[START OF ENTRIES]

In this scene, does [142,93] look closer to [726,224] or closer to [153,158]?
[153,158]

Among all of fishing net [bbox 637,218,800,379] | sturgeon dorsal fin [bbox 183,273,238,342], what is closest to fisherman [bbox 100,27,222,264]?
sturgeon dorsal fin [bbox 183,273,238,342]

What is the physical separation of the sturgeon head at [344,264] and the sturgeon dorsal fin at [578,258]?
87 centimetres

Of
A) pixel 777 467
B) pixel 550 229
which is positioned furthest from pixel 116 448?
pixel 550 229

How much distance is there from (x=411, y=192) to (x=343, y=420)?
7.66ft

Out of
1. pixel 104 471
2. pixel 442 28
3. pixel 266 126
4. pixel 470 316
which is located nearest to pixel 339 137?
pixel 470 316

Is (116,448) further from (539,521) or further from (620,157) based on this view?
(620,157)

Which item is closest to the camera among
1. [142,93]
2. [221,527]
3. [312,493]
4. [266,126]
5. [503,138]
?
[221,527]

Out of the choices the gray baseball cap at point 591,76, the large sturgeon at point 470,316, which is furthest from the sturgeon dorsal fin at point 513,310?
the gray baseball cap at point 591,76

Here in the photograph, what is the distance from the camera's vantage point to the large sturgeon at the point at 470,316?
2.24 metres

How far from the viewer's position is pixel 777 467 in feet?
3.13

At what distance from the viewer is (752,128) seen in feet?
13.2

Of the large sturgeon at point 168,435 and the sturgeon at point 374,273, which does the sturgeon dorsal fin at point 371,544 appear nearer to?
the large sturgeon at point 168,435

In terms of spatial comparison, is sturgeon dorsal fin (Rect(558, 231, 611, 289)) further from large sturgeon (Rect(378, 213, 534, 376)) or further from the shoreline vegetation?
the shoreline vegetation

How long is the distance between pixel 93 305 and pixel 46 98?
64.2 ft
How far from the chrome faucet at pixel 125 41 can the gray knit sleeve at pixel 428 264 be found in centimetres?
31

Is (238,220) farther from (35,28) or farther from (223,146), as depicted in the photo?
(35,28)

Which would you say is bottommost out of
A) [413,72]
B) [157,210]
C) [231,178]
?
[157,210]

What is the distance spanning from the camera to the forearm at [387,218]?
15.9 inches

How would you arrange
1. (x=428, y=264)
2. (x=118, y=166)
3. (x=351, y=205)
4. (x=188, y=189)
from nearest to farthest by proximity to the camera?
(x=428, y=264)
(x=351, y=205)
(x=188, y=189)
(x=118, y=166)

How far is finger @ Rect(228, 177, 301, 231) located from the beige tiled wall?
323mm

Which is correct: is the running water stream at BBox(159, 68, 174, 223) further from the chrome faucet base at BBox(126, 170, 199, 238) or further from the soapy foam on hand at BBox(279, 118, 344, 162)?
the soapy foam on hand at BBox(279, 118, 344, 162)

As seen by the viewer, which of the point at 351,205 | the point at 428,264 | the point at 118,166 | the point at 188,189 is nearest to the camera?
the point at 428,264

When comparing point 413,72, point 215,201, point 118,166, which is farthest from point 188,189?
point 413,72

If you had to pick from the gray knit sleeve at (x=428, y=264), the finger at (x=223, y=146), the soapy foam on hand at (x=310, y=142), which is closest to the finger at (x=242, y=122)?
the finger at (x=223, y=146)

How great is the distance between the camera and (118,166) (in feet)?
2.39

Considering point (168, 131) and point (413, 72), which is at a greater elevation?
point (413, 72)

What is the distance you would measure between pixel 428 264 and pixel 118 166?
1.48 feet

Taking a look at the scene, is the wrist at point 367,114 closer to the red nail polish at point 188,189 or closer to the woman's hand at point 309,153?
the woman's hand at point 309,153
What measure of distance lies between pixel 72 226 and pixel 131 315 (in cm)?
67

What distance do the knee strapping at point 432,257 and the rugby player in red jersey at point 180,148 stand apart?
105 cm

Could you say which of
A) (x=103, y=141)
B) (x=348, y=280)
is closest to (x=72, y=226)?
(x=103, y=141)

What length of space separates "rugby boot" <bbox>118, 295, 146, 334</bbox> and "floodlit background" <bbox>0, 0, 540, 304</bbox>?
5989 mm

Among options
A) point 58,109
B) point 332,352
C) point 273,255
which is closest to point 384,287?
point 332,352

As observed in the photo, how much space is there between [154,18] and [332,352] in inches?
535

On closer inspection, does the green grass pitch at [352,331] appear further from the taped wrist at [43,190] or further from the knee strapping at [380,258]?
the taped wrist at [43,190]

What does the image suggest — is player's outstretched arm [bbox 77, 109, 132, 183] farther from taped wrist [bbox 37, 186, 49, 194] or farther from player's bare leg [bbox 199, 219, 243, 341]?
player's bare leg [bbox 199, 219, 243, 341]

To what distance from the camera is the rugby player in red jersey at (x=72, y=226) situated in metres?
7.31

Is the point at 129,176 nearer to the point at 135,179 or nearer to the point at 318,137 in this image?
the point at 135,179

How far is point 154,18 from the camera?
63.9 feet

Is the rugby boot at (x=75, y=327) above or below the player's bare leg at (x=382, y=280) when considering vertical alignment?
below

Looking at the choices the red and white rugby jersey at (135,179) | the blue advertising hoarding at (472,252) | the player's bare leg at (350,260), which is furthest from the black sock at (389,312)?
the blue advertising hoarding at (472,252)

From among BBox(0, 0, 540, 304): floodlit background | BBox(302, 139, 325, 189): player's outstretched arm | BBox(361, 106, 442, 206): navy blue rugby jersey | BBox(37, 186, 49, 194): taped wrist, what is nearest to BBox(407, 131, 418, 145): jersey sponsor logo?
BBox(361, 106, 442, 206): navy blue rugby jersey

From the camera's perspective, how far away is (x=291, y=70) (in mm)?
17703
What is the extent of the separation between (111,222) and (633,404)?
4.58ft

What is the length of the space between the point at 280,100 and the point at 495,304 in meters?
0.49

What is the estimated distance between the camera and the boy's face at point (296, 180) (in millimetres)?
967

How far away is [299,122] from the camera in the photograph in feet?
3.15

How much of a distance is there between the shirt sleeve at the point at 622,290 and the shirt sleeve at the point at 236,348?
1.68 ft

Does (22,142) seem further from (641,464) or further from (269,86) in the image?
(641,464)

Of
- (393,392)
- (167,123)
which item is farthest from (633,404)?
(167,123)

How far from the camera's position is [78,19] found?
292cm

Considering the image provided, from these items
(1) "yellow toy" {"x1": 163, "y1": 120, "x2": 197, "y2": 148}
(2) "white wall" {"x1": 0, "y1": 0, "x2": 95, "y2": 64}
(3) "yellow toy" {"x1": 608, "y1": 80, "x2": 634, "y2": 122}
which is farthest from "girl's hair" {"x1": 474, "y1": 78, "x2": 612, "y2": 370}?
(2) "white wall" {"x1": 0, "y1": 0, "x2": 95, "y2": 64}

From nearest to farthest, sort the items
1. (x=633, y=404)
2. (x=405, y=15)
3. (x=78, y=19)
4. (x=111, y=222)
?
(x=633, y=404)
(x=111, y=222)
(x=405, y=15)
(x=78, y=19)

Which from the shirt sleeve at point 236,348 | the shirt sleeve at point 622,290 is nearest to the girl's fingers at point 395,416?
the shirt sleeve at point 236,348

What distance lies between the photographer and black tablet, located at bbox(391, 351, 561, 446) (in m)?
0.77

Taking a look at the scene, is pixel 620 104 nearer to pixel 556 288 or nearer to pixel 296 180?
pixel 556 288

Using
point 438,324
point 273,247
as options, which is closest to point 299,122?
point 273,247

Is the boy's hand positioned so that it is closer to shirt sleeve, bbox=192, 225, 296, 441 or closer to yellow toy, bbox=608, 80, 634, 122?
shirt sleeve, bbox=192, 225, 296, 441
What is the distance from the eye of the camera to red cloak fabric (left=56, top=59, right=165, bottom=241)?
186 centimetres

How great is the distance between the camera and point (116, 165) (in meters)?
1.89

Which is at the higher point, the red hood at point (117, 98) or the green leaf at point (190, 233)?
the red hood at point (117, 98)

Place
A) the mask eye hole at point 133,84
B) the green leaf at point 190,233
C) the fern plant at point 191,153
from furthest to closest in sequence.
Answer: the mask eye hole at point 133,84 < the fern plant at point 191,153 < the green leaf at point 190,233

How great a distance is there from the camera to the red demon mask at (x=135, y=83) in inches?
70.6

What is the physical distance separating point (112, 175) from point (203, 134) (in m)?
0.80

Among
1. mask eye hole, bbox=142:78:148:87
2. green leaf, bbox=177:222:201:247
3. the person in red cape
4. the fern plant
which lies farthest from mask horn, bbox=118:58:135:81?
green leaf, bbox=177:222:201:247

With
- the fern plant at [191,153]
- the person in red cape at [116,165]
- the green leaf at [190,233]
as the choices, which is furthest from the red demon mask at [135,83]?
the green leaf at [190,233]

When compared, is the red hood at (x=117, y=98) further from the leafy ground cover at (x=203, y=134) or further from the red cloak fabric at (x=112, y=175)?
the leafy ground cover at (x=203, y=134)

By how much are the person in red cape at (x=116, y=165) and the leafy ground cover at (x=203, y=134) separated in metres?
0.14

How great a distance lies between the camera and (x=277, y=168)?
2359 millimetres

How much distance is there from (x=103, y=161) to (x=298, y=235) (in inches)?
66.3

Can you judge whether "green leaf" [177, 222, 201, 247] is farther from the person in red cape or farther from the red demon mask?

[END OF ENTRIES]

▶ **WHAT THE EXERCISE ASKS**: Restate the final lines of the listing above word for word, beginning at the line that contains "When compared, is".

▶ **WRITTEN ANSWER**:
When compared, is the red hood at (x=117, y=98) further from the leafy ground cover at (x=203, y=134) or further from the red cloak fabric at (x=112, y=175)?
the leafy ground cover at (x=203, y=134)

By how much are the person in red cape at (x=116, y=165) and the leafy ground cover at (x=203, y=134) separated in metres?
0.14

How great a distance lies between the camera and (x=277, y=168)?
2359 millimetres

How much distance is there from (x=103, y=161) to (x=298, y=235) (in inches)?
66.3

Can you judge whether "green leaf" [177, 222, 201, 247] is farther from the person in red cape or farther from the red demon mask?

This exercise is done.